**AIM:** Turn the material below into a numbered list with one line per item, leaving out the blank lines.

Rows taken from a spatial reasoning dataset
--- BEGIN ---

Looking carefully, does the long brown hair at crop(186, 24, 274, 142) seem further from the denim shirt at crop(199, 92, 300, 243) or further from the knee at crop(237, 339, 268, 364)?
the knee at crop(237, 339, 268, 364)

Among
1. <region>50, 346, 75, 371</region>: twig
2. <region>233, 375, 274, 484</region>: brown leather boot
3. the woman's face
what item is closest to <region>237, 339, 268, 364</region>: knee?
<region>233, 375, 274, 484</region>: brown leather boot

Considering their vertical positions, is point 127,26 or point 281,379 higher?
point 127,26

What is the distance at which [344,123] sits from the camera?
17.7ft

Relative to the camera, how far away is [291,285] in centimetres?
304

--- END ---

**SOLUTION FOR THIS EXERCISE:**
1. Looking carefully, does the long brown hair at crop(186, 24, 274, 142) seem further from the denim shirt at crop(199, 92, 300, 243) or further from the knee at crop(237, 339, 268, 364)?
2. the knee at crop(237, 339, 268, 364)
3. Among
4. 1. <region>50, 346, 75, 371</region>: twig
5. 2. <region>233, 375, 274, 484</region>: brown leather boot
6. 3. the woman's face
7. what item is closest to <region>237, 339, 268, 364</region>: knee?
8. <region>233, 375, 274, 484</region>: brown leather boot
9. Considering their vertical positions, is point 127,26 or point 281,379 higher?
10. point 127,26
11. What is the distance at which [344,123] sits from the camera?
12. 17.7ft
13. Relative to the camera, how far away is [291,285] in centimetres?
14. 304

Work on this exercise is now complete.